The Eurofighter team at the bid opening was led by a senior EADS Cassidian official (not Dr Stefan Zoller as earlier posted), while the Rafale team was led by Dassault Aviation Vice President Alain Remaudière.
While nothing is clear just yet, sources suggest that it’s going to be tight: while it will take a few weeks to arrive at a common denomination (also currency conversions apparently — one of the bids had values in at least three currencies), sources indicate that the apparent difference between the two offers is thin, not as much as had been widely predicted (India’s Mint business daily quotes a source with “direct knowledge of the matter” that Dassault’s bid was “marginally lower” on unit cost compared to Eurofighter’s). There is, however, no official clarity on the bids, and there is unlikely to be any before a lowest bidder is made known next month. The MoD will presumably announce the lowest bidder officially.
Clearly, it’s also a time ripe for reading into everything. The Pioneer newspaper suggests that a meeting between the Indian Prime Minister and French President in Cannes on the sidelines of the ongoing G20 summit, inexplicably cancelled at the last minute, suggested that France had lost the competition.

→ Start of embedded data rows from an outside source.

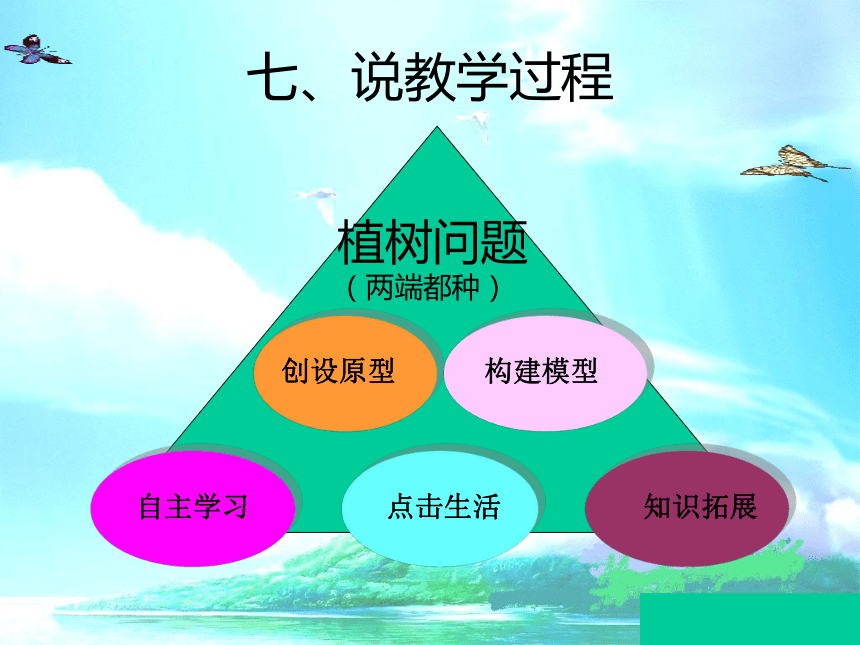 七、说教学过程

植树问题
（两端都种）

创设原型

构建模型

自主学习

点击生活

知识拓展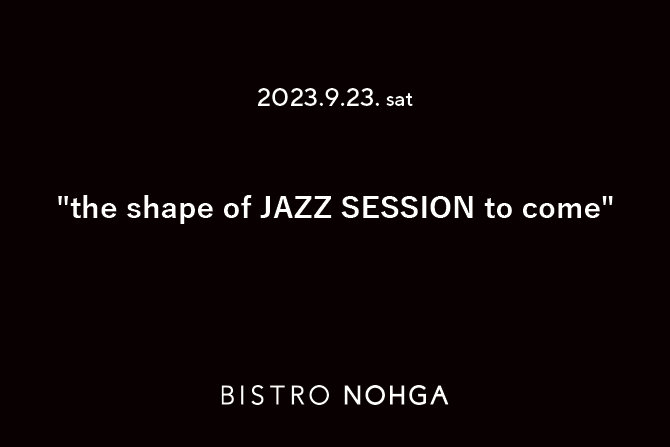 2023.9.23. sat

"the shape of JAZZ SESSION to come"

BISTRO NOHGA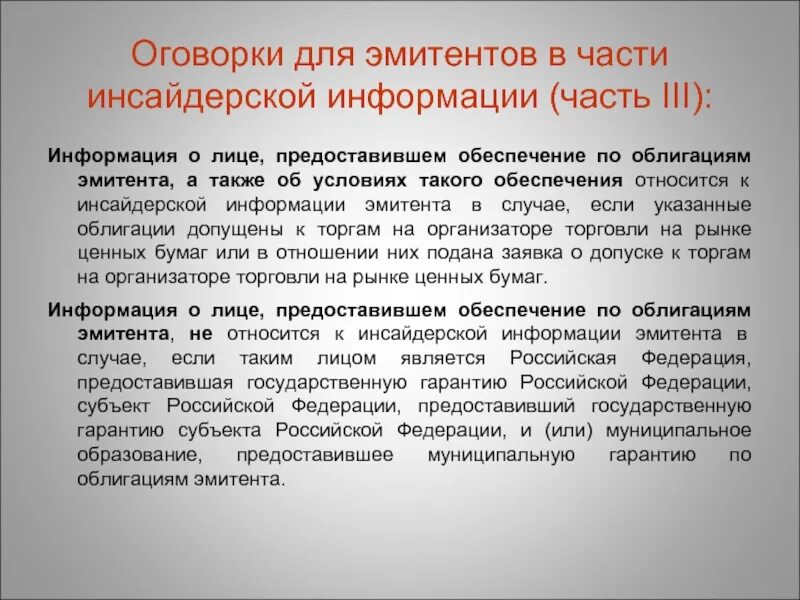 Оговорки для эмитентов в части инсайдерской информации (часть III):

Информация о лице, предоставившем обеспечение по облигациям эмитента, а также об условиях такого обеспечения относится к инсайдерской информации эмитента в случае, если указанные облигации допущены к торгам на организаторе торговли на рынке ценных бумаг или в отношении них подана заявка о допуске к торгам на организаторе торговли на рынке ценных бумаг.

Информация о лице, предоставившем обеспечение по облигациям эмитента, не относится к инсайдерской информации эмитента в случае, если таким лицом является Российская Федерация, предоставившая государственную гарантию Российской Федерации, субъект Российской Федерации, предоставивший государственную гарантию субъекта Российской Федерации, и (или) муниципальное образование, предоставившее муниципальную гарантию по облигациям эмитента.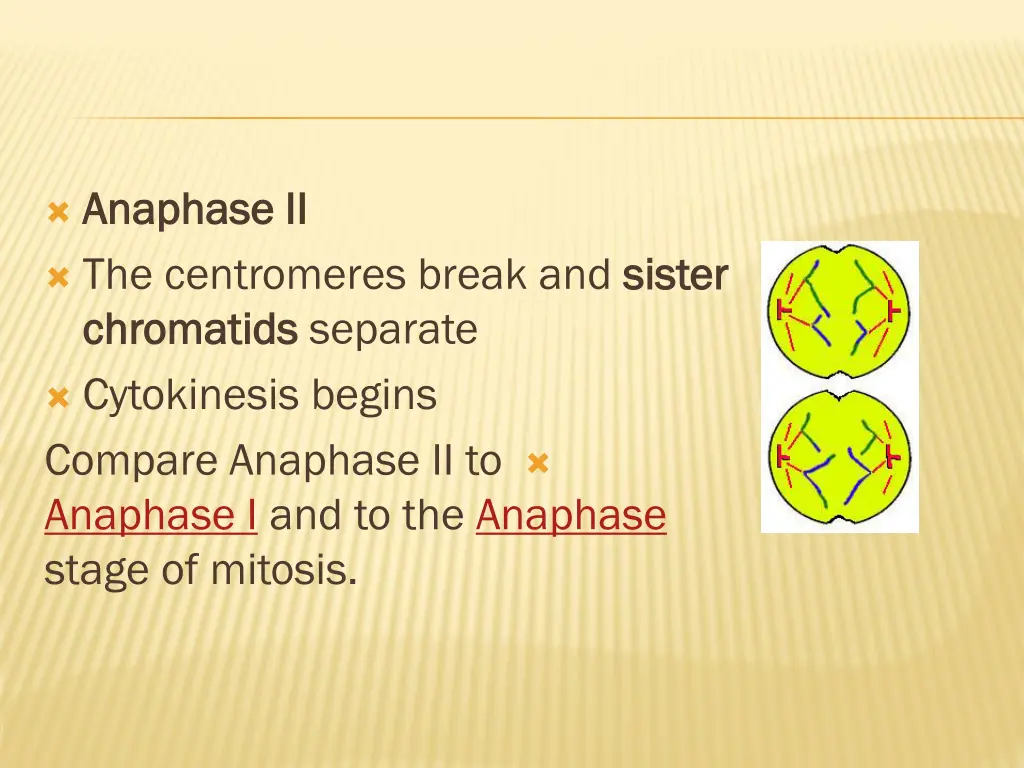 Anaphase II

The centromeres break and sister chromatids separate

Cytokinesis begins

Compare Anaphase II to Anaphase I and to the Anaphase stage of mitosis.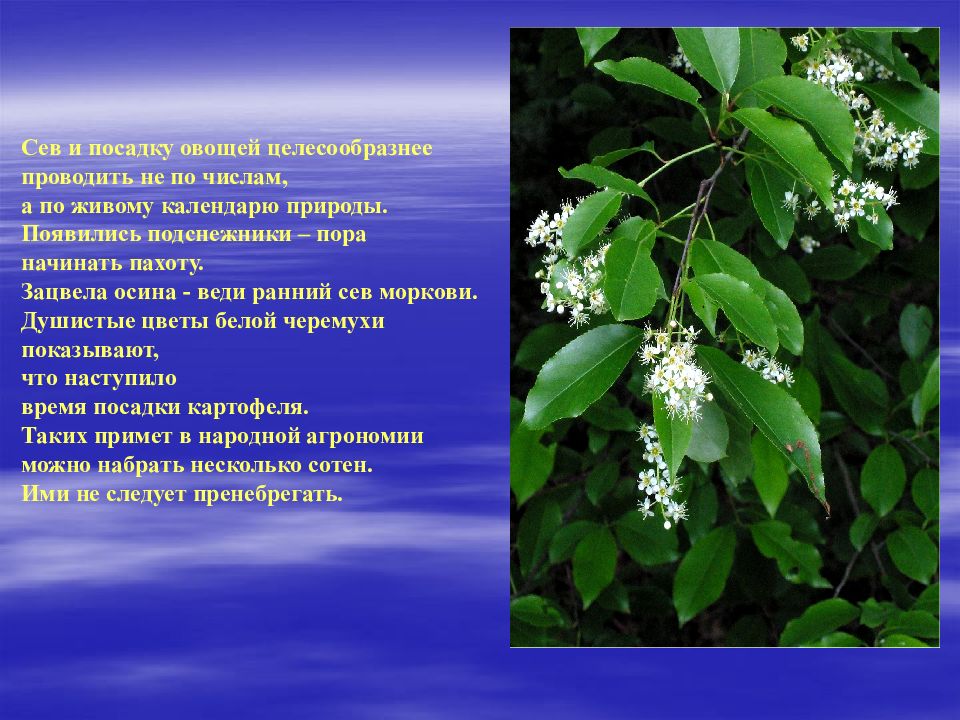 Сев и посадку овощей целесообразнее проводить не по числам, а по живому календарю природы. Появились подснежники – пора начинать пахоту. Зацвела осина - веди ранний сев моркови. Душистые цветы белой черемухи показывают, что наступило время посадки картофеля. Таких примет в народной агрономии можно набрать несколько сотен. Ими не следует пренебрегать.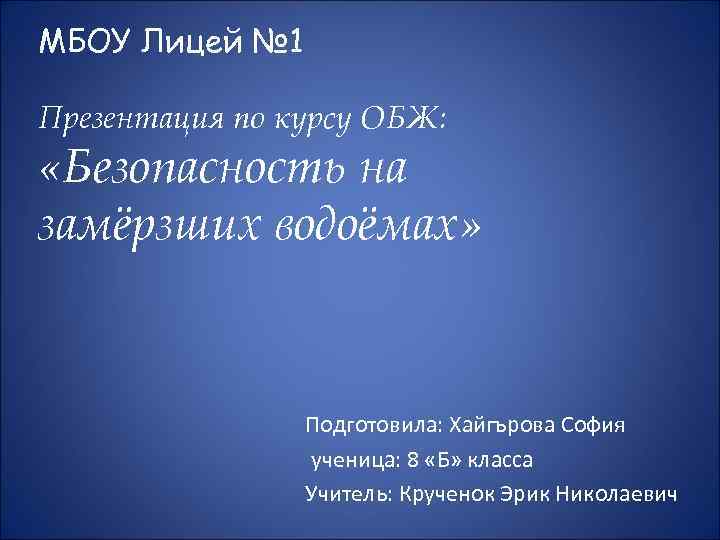 МБОУ Лицей №1

Презентация по курсу ОБЖ: «Безопасность на замёрзших водоёмах»

Подготовила: Хайгърова София
ученица: 8 «Б» класса
Учитель: Крученок Эрик Николаевич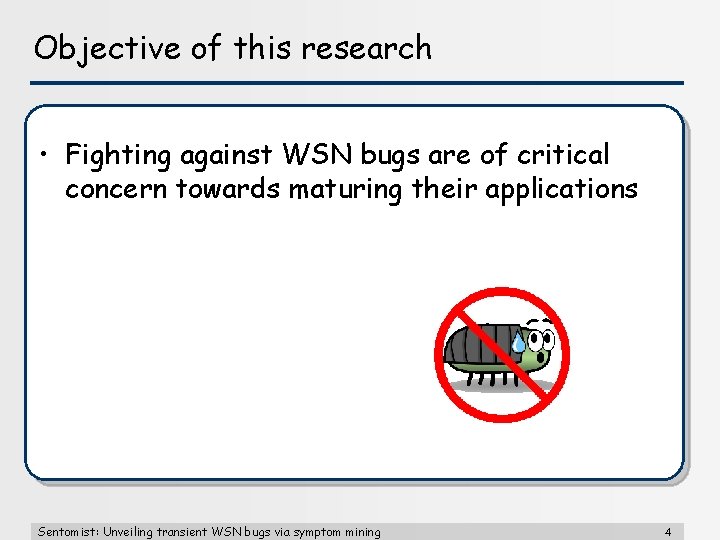 Objective of this research

• Fighting against WSN bugs are of critical concern towards maturing their applications

Sentomist: Unveiling transient WSN bugs via symptom mining

4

EADS Cassidian released this statement shortly after the opening of bids: Our offer for India’s Medium Multi-Role Combat Aircraft (MMRCA) tender is backed by the four Eurofighter partner nations as well as their respective aerospace and defence industries. It is competitive and designed to deliver maximum value to India. Our proposal to make India a full partner in the Eurofighter programme is fully supported by Germany, the UK, Spain and Italy.
Will update this post if/when Dassault makes a statement.